And with Catch 33, they pull no punches. No instrumental solo relief, no cliche 'acoustic part/ heavy part' pop metal dynamics, no nu-metal hip hop urban affectations...nothing but the hard stuff, from start to finish. Sure, many bands can do the unrelenting low-string riffing thing, but very few have the balls to take a single improbable riff and pound it into your head from countless angles the way MESHUGGAH does. As with previous albums, there's an expansion of the HELMET/ SEPULTURA feel here, an industrial tension without industrial pretensions. "Catch 33", however, is even more conceptual- but in a very different way than the usual narrative or thematic focus of most concept albums. This is not as much a story as it is a refined expression of a complex but primal state of being...though the specific definition of the details of this state are best left to the individual listener. Everything up to and after the catching of the breath that is "In Death - Is Death" is hardcore grindage of the highest caliber, toying deliberately with rhythmic and tonal variations that have nothing in common with the DREAM THEATER school of self-conscious musicianship. MESHUGGAH don't give a damn if you respect them.

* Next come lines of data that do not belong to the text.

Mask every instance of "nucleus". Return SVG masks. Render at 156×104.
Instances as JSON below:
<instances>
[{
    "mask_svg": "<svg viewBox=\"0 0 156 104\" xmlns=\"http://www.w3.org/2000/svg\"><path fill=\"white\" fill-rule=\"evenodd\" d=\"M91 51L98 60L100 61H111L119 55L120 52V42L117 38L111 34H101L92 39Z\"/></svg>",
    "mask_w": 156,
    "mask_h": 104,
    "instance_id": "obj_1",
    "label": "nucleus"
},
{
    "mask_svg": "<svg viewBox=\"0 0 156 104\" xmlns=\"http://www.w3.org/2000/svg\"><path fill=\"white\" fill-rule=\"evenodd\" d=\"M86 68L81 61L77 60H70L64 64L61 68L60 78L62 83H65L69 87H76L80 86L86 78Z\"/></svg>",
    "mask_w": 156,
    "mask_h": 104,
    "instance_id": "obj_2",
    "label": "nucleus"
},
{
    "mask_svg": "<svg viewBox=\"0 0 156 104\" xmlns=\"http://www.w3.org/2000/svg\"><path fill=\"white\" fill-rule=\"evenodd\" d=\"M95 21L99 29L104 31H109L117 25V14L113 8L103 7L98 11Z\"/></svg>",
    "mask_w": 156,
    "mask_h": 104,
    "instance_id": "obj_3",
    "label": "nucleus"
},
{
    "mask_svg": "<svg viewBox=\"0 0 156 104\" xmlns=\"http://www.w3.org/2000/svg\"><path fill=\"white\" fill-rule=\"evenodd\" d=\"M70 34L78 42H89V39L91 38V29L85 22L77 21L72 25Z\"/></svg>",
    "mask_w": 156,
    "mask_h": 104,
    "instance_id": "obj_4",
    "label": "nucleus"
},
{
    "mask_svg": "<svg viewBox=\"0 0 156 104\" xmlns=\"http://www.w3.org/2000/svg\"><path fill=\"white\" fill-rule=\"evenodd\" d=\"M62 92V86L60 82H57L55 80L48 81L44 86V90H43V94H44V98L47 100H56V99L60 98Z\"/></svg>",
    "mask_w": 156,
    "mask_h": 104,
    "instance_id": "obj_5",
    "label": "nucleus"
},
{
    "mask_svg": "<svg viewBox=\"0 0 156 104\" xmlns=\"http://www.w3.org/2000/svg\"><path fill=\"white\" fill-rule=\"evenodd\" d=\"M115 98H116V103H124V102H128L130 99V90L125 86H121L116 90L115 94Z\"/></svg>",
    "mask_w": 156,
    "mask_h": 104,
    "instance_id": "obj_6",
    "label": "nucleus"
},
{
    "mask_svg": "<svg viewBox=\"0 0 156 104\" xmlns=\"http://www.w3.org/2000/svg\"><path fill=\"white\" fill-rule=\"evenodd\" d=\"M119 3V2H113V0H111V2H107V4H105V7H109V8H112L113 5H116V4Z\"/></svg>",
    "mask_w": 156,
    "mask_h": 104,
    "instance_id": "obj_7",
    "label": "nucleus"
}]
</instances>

But you should...apart from the uneasy ambience of the "In Death" intermission mentioned above (which I alternately endure or appreciate depending on my mood), "Catch 33" is a rare journey into the harrowed souls of very bright guys making very dark sounds. If you have absolutely no use for metal, or you prefer your metal to be reasonable in intent and delivery, you won't get anything from this album anyway. For the rest: when you want impassioned self-expression and textured tonal variety in your prog-metal, you have OPETH and PAIN OF SALVATION. When you need to grind your teeth in darkest darkness with no safe corners or instant gratification, there's "Catch 33".